■ Exercise objective:
Reproduce each line of the material precisely.

--- Data entries ---

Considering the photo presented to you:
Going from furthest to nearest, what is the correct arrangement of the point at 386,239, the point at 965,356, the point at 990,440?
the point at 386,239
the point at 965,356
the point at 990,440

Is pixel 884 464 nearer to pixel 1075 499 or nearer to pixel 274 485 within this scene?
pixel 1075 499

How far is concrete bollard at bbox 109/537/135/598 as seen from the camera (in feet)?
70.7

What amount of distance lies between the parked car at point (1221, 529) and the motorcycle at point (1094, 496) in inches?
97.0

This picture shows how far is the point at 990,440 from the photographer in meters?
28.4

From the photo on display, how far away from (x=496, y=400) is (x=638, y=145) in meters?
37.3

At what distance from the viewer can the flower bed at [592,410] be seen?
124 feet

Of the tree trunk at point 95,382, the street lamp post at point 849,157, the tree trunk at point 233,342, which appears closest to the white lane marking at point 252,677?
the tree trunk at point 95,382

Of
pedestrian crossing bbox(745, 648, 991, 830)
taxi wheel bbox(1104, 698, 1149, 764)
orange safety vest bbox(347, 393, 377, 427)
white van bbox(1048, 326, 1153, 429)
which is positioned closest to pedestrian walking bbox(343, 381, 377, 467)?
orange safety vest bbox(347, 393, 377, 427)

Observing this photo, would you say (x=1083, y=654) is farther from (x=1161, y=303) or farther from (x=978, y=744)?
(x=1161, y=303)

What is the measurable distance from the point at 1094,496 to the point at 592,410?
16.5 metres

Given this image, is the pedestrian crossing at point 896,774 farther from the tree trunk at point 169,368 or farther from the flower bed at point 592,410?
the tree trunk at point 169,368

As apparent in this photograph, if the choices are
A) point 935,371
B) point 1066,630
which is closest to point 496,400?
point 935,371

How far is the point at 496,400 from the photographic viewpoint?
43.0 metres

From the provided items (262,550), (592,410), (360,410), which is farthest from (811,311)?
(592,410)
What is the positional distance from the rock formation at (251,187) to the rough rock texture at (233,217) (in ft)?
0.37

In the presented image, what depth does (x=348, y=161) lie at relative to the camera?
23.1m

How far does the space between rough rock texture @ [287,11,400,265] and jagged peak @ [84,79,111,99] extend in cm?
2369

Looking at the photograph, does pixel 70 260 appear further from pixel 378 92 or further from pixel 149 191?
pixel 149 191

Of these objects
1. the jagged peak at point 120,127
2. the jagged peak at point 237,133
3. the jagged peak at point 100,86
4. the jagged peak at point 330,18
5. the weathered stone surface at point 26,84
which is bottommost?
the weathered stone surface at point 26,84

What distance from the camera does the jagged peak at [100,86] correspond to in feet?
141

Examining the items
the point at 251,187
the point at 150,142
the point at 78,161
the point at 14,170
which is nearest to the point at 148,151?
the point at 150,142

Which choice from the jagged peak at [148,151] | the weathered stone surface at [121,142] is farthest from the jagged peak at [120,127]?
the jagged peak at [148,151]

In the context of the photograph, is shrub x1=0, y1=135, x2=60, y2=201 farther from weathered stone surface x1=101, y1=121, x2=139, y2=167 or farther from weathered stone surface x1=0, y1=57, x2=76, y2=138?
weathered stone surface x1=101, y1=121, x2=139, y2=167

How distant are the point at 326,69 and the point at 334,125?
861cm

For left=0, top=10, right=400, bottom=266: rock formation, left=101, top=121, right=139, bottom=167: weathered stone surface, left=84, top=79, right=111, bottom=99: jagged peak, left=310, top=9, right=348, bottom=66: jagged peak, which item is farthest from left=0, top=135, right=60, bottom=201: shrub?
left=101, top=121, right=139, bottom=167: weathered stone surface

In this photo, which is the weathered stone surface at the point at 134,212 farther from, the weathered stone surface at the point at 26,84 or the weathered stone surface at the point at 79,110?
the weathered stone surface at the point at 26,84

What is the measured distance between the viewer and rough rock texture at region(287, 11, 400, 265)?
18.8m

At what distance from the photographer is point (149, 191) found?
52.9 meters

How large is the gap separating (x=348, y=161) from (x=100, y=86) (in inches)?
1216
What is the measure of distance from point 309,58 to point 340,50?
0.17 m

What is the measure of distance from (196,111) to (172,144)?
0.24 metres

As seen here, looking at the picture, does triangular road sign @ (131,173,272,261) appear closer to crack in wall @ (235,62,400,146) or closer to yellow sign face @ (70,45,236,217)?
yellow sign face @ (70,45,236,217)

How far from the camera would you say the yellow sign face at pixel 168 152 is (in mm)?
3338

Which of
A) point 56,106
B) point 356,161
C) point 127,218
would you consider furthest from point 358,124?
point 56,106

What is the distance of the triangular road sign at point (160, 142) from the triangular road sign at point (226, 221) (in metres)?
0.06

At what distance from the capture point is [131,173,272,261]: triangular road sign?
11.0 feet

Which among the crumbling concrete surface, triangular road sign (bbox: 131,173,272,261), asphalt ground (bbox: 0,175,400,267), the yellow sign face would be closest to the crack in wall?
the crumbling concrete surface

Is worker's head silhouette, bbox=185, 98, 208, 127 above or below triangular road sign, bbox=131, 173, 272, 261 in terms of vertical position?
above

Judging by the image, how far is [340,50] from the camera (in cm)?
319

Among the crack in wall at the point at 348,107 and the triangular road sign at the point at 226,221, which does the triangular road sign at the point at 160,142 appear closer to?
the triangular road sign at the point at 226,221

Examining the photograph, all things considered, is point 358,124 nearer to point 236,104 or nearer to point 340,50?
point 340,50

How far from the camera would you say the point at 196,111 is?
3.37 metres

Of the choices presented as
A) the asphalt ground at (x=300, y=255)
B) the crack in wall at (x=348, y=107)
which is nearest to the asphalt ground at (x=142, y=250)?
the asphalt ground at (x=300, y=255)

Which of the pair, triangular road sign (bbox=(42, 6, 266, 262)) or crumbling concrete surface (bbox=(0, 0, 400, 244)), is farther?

---

■ Exercise answer:
Considering the photo presented to you:
Going from furthest to nearest, what is the correct arrangement of the point at 386,239, the point at 965,356, the point at 990,440?
the point at 386,239
the point at 965,356
the point at 990,440

Is pixel 884 464 nearer to pixel 1075 499 or nearer to pixel 274 485 within this scene?
pixel 1075 499

How far is concrete bollard at bbox 109/537/135/598 as seen from the camera (in feet)?
70.7

What amount of distance lies between the parked car at point (1221, 529) and the motorcycle at point (1094, 496) in inches?
97.0

This picture shows how far is the point at 990,440 from the photographer in meters?
28.4

From the photo on display, how far away from (x=496, y=400) is (x=638, y=145) in meters?
37.3

At what distance from the viewer can the flower bed at [592,410] be seen?
124 feet

Of the tree trunk at point 95,382, the street lamp post at point 849,157, the tree trunk at point 233,342, which appears closest to the white lane marking at point 252,677?
the tree trunk at point 95,382

Of
pedestrian crossing bbox(745, 648, 991, 830)
taxi wheel bbox(1104, 698, 1149, 764)
orange safety vest bbox(347, 393, 377, 427)
white van bbox(1048, 326, 1153, 429)
which is positioned closest to pedestrian walking bbox(343, 381, 377, 467)?
orange safety vest bbox(347, 393, 377, 427)

Observing this photo, would you say (x=1083, y=654) is farther from (x=1161, y=303) or farther from (x=978, y=744)?
(x=1161, y=303)

What is the measurable distance from the point at 1094,496 to the point at 592,410?
16.5 metres

Given this image, is the pedestrian crossing at point 896,774 farther from the tree trunk at point 169,368 or farther from the flower bed at point 592,410?
the tree trunk at point 169,368

As apparent in this photograph, if the choices are
A) point 935,371
B) point 1066,630
which is closest to point 496,400?
point 935,371

How far is the point at 496,400 from the photographic viewpoint?
43.0 metres

From the provided items (262,550), (592,410), (360,410), which is farthest from (811,311)?
(592,410)
What is the positional distance from the rock formation at (251,187) to the rough rock texture at (233,217) (in ft)?
0.37

In the presented image, what depth does (x=348, y=161) lie at relative to the camera?
23.1m

How far does the space between rough rock texture @ [287,11,400,265] and jagged peak @ [84,79,111,99] extend in cm?
2369

Looking at the photograph, does pixel 70 260 appear further from pixel 378 92 or further from pixel 149 191?
pixel 149 191

Of these objects
1. the jagged peak at point 120,127
2. the jagged peak at point 237,133
3. the jagged peak at point 100,86
4. the jagged peak at point 330,18
5. the weathered stone surface at point 26,84
which is bottommost?
the weathered stone surface at point 26,84

What distance from the camera does the jagged peak at [100,86] correspond to in feet?
141

Examining the items
the point at 251,187
the point at 150,142
the point at 78,161
the point at 14,170
which is nearest to the point at 148,151?
the point at 150,142

Which choice from the jagged peak at [148,151] | the weathered stone surface at [121,142] is farthest from the jagged peak at [120,127]?
the jagged peak at [148,151]

In the context of the photograph, is shrub x1=0, y1=135, x2=60, y2=201 farther from weathered stone surface x1=101, y1=121, x2=139, y2=167 or farther from weathered stone surface x1=0, y1=57, x2=76, y2=138?
weathered stone surface x1=101, y1=121, x2=139, y2=167

How distant are the point at 326,69 and the point at 334,125?
861cm

For left=0, top=10, right=400, bottom=266: rock formation, left=101, top=121, right=139, bottom=167: weathered stone surface, left=84, top=79, right=111, bottom=99: jagged peak, left=310, top=9, right=348, bottom=66: jagged peak, which item is farthest from left=0, top=135, right=60, bottom=201: shrub?
left=101, top=121, right=139, bottom=167: weathered stone surface

In this photo, which is the weathered stone surface at the point at 134,212 farther from, the weathered stone surface at the point at 26,84 or the weathered stone surface at the point at 79,110?
the weathered stone surface at the point at 26,84

What is the measured distance between the viewer and rough rock texture at region(287, 11, 400, 265)?
18.8m

At what distance from the photographer is point (149, 191) found?
52.9 meters

How large is the gap separating (x=348, y=161) from (x=100, y=86) (in inches)?
1216
What is the measure of distance from point 309,58 to point 340,50?
0.17 m

What is the measure of distance from (196,111) to (172,144)?
0.24 metres

As seen here, looking at the picture, does triangular road sign @ (131,173,272,261) appear closer to crack in wall @ (235,62,400,146) or closer to yellow sign face @ (70,45,236,217)?
yellow sign face @ (70,45,236,217)

How far from the camera would you say the yellow sign face at pixel 168 152 is (in mm)?
3338

Which of
A) point 56,106
B) point 356,161
C) point 127,218
would you consider furthest from point 358,124?
point 56,106

What is the distance of the triangular road sign at point (160, 142) from the triangular road sign at point (226, 221) (in metres)?
0.06

At what distance from the capture point is [131,173,272,261]: triangular road sign?
11.0 feet

Which among the crumbling concrete surface, triangular road sign (bbox: 131,173,272,261), asphalt ground (bbox: 0,175,400,267), the yellow sign face would be closest to the crack in wall?
the crumbling concrete surface

Is worker's head silhouette, bbox=185, 98, 208, 127 above or below triangular road sign, bbox=131, 173, 272, 261 in terms of vertical position?
above

Judging by the image, how far is [340,50] from the camera (in cm)?
319

Among the crack in wall at the point at 348,107 and the triangular road sign at the point at 226,221, which does the triangular road sign at the point at 160,142 appear closer to?
the triangular road sign at the point at 226,221

Examining the photograph, all things considered, is point 358,124 nearer to point 236,104 or nearer to point 340,50?
point 340,50

How far from the camera would you say the point at 196,111 is?
3.37 metres

Of the choices presented as
A) the asphalt ground at (x=300, y=255)
B) the crack in wall at (x=348, y=107)
which is nearest to the asphalt ground at (x=142, y=250)?
the asphalt ground at (x=300, y=255)

Which of the pair, triangular road sign (bbox=(42, 6, 266, 262)) or crumbling concrete surface (bbox=(0, 0, 400, 244)), is farther?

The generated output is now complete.